6. Taxis are cheap, but hard to catch
Whilst we’re talking costs, taxi rides in China are also surprisingly cheap however they are quite hard to catch. You might find yourself in China trying to wave down numerous empty taxis only to have them pass you by. The reason for this is that 95% of taxis have been pre-booked using DiDi (the most popular taxi booking app used in China, kind of like Uber which is popular in Australia) and so most of them are on their way to a booking.
Unfortunately as an international tourist I don’t think you can get the DiDi app either to use in China, as I think again you need a Chinese bank account for it to work. However, if you’re patient enough, you’ll eventually hail down a taxi. And those rides are super cheap.
7. Boiling water
When you’re looking for a water tap in public or at train stations, you’re most likely to find boiling water instead of cold water! This is because water is not drinkable straight from the tape in China, and so cold water is better found bottled in shops (or boil it yourself at the hotel).

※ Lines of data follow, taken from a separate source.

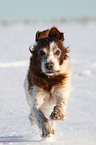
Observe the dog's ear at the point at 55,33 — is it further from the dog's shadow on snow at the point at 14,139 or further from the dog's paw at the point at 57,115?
the dog's shadow on snow at the point at 14,139

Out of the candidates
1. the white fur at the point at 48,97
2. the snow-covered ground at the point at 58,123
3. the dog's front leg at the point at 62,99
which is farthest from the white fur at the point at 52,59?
the snow-covered ground at the point at 58,123

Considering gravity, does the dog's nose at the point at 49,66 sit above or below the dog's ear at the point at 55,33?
below

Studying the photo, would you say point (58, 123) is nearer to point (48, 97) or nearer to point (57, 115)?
point (48, 97)

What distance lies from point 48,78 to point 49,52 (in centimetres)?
45

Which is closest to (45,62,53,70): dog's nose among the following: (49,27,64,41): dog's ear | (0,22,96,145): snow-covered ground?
(49,27,64,41): dog's ear

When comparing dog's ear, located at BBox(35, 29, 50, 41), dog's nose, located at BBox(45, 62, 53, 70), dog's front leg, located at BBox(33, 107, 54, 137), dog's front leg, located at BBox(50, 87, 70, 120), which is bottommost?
dog's front leg, located at BBox(33, 107, 54, 137)

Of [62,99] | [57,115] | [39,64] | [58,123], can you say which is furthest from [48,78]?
[58,123]

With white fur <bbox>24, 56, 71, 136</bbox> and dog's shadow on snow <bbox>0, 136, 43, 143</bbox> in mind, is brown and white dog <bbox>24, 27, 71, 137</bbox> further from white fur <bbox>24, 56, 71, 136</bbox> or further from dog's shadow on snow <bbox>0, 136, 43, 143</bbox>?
dog's shadow on snow <bbox>0, 136, 43, 143</bbox>

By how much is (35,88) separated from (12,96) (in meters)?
3.26

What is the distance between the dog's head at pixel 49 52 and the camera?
12.0ft

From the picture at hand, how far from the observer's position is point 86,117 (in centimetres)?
525

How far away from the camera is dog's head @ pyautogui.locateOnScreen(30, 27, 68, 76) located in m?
3.66

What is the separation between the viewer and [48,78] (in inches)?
158

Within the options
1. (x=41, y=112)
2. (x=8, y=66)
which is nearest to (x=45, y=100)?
(x=41, y=112)
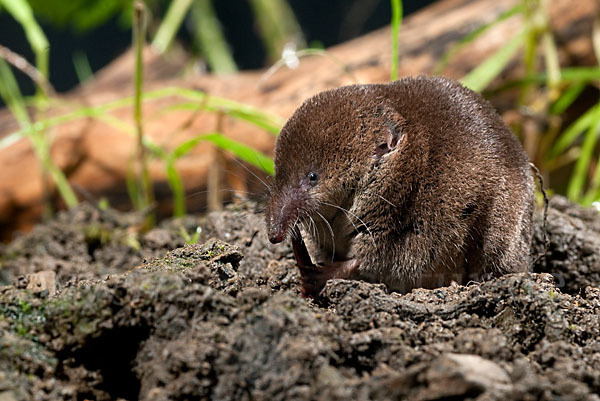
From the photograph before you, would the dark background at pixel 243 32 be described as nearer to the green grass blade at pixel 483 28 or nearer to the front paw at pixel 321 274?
the green grass blade at pixel 483 28

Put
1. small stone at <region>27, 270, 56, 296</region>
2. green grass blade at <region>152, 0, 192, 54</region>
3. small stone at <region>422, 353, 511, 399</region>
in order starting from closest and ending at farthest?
small stone at <region>422, 353, 511, 399</region>
small stone at <region>27, 270, 56, 296</region>
green grass blade at <region>152, 0, 192, 54</region>

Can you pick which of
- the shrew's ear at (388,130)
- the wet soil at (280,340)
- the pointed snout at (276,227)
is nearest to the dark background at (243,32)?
the shrew's ear at (388,130)

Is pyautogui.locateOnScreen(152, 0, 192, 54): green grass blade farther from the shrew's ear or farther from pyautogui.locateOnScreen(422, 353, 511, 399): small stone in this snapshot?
pyautogui.locateOnScreen(422, 353, 511, 399): small stone


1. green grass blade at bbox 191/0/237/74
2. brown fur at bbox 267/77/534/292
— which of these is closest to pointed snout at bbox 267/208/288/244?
brown fur at bbox 267/77/534/292

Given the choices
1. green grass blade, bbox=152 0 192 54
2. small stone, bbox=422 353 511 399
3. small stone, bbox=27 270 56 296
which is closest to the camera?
small stone, bbox=422 353 511 399

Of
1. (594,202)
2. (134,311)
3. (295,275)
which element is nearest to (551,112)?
(594,202)

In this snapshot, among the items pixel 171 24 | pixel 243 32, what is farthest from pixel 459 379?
pixel 243 32

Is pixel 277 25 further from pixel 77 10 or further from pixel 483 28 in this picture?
pixel 483 28
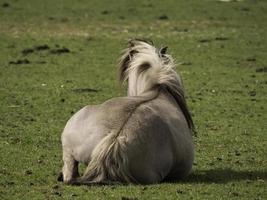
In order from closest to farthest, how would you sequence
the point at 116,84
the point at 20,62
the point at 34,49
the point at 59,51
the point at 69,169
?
the point at 69,169 < the point at 116,84 < the point at 20,62 < the point at 59,51 < the point at 34,49

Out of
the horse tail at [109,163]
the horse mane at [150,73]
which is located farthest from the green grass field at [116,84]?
the horse mane at [150,73]

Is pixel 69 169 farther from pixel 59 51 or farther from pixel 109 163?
pixel 59 51

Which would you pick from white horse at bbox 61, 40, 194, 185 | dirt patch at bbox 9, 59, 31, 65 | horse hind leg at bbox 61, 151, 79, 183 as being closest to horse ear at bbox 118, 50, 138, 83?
white horse at bbox 61, 40, 194, 185

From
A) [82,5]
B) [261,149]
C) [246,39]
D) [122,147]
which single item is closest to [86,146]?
[122,147]

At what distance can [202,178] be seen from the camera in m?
8.02

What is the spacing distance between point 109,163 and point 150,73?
5.10ft

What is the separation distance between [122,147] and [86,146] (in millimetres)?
421

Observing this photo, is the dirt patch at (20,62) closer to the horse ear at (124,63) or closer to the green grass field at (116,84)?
the green grass field at (116,84)

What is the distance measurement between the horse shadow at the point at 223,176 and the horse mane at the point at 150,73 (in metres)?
0.54

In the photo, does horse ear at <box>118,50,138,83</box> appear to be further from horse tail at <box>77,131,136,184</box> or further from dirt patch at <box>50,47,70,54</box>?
dirt patch at <box>50,47,70,54</box>

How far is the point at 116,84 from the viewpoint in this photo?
14.7 m

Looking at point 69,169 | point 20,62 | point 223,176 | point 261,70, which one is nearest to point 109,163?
point 69,169

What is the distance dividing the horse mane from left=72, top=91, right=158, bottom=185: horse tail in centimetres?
121

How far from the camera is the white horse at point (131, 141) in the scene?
728 cm
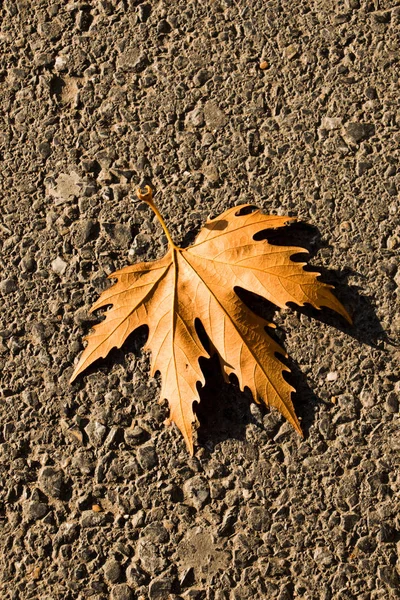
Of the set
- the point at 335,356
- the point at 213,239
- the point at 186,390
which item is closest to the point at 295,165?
the point at 213,239

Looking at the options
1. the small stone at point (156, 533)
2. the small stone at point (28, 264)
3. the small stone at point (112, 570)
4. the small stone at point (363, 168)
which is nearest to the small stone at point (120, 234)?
the small stone at point (28, 264)

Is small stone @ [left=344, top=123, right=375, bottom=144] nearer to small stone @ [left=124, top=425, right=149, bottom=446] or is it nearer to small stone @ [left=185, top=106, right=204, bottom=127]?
small stone @ [left=185, top=106, right=204, bottom=127]

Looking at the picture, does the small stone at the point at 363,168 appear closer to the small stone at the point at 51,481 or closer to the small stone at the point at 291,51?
the small stone at the point at 291,51

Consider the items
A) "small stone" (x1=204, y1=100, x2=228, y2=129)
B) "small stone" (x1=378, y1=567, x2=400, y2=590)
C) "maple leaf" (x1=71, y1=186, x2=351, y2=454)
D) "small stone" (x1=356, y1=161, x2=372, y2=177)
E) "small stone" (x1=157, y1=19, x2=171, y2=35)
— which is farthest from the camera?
"small stone" (x1=157, y1=19, x2=171, y2=35)

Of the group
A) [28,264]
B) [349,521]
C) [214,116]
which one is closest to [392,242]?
[214,116]

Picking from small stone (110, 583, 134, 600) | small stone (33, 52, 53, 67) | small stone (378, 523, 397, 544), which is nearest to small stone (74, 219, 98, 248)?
small stone (33, 52, 53, 67)

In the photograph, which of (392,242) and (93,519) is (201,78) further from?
(93,519)
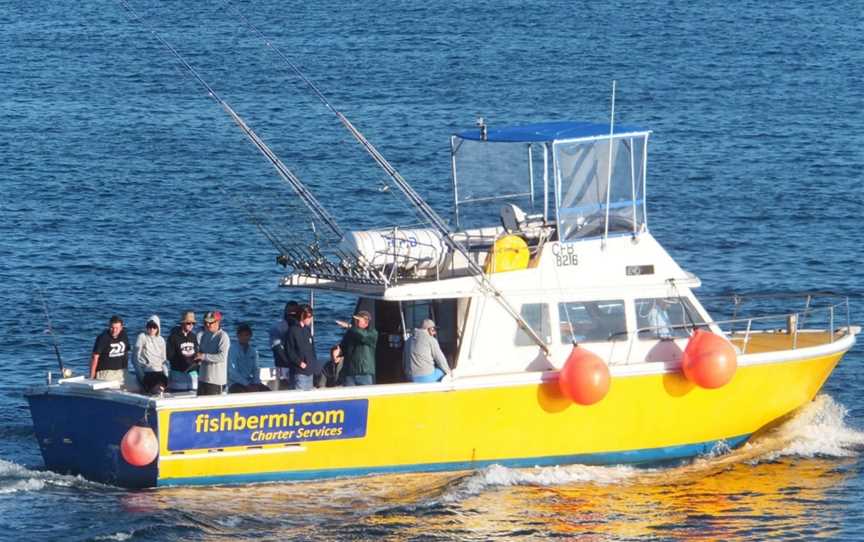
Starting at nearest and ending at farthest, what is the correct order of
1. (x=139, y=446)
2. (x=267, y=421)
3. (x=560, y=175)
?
(x=139, y=446), (x=267, y=421), (x=560, y=175)

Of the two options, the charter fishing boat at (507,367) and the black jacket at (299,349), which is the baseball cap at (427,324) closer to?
the charter fishing boat at (507,367)

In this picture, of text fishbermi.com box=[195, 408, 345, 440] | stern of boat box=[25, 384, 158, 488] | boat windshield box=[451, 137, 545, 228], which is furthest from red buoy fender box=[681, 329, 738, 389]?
stern of boat box=[25, 384, 158, 488]

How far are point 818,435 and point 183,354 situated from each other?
8.50m

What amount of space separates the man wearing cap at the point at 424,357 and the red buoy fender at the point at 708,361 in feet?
9.82

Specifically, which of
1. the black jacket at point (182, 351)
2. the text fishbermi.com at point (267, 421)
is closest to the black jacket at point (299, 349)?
the text fishbermi.com at point (267, 421)

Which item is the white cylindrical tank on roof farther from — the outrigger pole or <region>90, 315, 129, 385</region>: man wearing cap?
<region>90, 315, 129, 385</region>: man wearing cap

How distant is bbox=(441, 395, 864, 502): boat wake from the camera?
21.5 m

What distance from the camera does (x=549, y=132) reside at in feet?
72.5

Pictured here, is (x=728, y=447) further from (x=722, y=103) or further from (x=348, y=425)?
(x=722, y=103)

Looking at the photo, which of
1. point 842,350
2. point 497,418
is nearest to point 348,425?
point 497,418

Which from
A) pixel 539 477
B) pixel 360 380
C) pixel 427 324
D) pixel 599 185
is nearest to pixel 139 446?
pixel 360 380

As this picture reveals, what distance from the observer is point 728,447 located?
75.6 ft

However, this boiling water is especially useful for two things. 1) Tea and 2) Cup noodles! I was so confused when I was at a train station once and saw numerous people eating cup noodles with fresh hot soup. It was only after I passed by a boiling water tap that I realised where everyone was getting the hot water from. I swear these boiling water taps are even set up for making cup noodles, because some of them looked like they were being housed in a mini kitchenette!
8. Forget about waking up early to beat the crowds
The Chinese are early risers. I’ve never seen places so busy in the morning as I did when in China. I’ve heard that tour buses to Zhangjiajie sometimes start their itineraries at 6am in the morning! There’s always going to be people wherever you go in China, so I guess I just got used to it.
9. Avoid national holidays
China is already crowded as it is so don’t make it worse for yourself when travelling! Look out for Chinese national public holidays like Chinese New Year, Labour Day, National Day etc and avoid travelling during these dates. Locals get numerous days off in a row for these holidays and like to spend these holidays travelling locally within China so most of the tourist attractions become extremely busy!
English isn’t the first language in China so when you’re in smaller cities and rural areas, it’s likely you’ll need to know some mandarin. I’m lucky in that I can speak mandarin, however if you can’t, maybe have handy a few translated phrases or a translator app! It can be difficult to get around otherwise in some of the less travelled places. However in big cities like Shanghai you’d have know problems!